Buy stocks of the gold mining companies. They make profits, which they pay as dividends to their shareholders, while price of their shares are hugely determined by the price of gold. In that way you can kill two birds with one stone.
Property:
1. Perhaps you did not think about investing in property when you were selling your home, in the end of the day you have escaped from the falling market. But I strongly suggest you reconsider it. There are some excellent property investments available, e.g. auction property. I have been going to auctions for some time now and I have seen commercial premises producing £5,500 per year sold for £18,000!!! That's almost 30% per year in rent alone. You can get fantastic investments on auctions, from cheap residential council flats that produce 12-25% per year, to shops and other commercial premises that produce between 15 to 30% annualy! Go to www.propertyauctions.com and choose properties that produce significant income, go to auctions and bid on them. Buy in cash and remortgage later on good terms (i.e. 60% LoanToValue) - you will pay 6% mortgage but tennants will pay you over 15% in rent!!!
2. Look abroad for great opportunities, e.g. Germany. I am not sure whether you are aware that you can get a modern 45 square metre apartment in Berlin for £25K or a whole block of 15 peroid flats for refurbishment in Leipzig for £20K... Go, check yourself on the internet: www.immobilienscout24.de (German equivalent to rightmove). Germany is the world's biggest exporter, the largest economy in EU and average earnings are higher than in the UK. You can easily buy flats between € 15K and € 40K that are already rented out for years and produce 10-15% per year plus the growth potential. I suggest Berlin, Dresden and Leipzig (3 largest cities). Germany is now at the bottom or very soon after the bootom of the cycle - quite opposite to the UK as we are just after the top.

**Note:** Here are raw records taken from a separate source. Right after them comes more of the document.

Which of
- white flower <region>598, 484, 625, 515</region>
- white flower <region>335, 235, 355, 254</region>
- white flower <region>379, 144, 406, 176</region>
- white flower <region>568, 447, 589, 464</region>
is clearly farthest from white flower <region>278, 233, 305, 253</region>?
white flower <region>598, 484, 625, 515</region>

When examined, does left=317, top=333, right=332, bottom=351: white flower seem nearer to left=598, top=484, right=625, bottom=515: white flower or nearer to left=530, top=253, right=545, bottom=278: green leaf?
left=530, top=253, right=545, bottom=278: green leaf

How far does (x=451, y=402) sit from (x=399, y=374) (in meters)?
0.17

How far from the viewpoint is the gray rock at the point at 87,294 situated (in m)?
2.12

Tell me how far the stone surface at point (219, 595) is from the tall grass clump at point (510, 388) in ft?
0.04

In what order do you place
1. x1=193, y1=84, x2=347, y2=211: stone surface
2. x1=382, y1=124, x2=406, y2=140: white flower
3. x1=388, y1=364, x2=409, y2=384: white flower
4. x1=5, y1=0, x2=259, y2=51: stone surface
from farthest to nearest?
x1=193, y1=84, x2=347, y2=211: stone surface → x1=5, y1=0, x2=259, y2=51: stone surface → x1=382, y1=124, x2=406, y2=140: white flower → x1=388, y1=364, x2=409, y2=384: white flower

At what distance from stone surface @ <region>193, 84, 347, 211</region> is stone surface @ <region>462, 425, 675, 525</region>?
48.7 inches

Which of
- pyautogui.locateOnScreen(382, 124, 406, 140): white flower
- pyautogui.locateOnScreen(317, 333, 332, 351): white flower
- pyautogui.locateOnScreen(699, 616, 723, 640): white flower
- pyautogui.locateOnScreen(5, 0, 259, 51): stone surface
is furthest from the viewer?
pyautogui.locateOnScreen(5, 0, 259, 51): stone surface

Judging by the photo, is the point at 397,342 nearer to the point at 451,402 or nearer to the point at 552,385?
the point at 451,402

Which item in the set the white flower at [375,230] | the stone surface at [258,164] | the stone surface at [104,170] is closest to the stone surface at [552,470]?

Whether or not you will use my tips, good luck with your investments!
Deos
Here is how you could do this wisely.
1. Invest in a ISK money market fund in Iceland - those funds yield 16% per annum without risk (apart from the exchange rate rate risk GBP/ISK). To open such account, you need to get a Kenitala (Icelanding social security number), Kaupthing bank will arrange it for you - just contact them and say you'd like to open a custody account with them (kaupthing.net), they will give you instructions. Once you have Kenitala you can invest in a ISK money market fund with any bank in Iceland (not necessarily Kaupthing). You will get a safe 16% a year and your only risk is that Icelandic Krona (ISK) will drop to sterling (GBP) more than 10% a year every year, which is unlikely. On the other hand, should the Krona strengthen to pound, you will earn much more than 16%!
Looking at GBPISK - it was 120 ish a year ago and is not around 155, so around 30% down. So you are gaining 16% interest but it is devalued 30% pa. Do you think the outlook is any better for Iceland going forward? The credit markets would suggest otherwise, but I'm sure you knew that.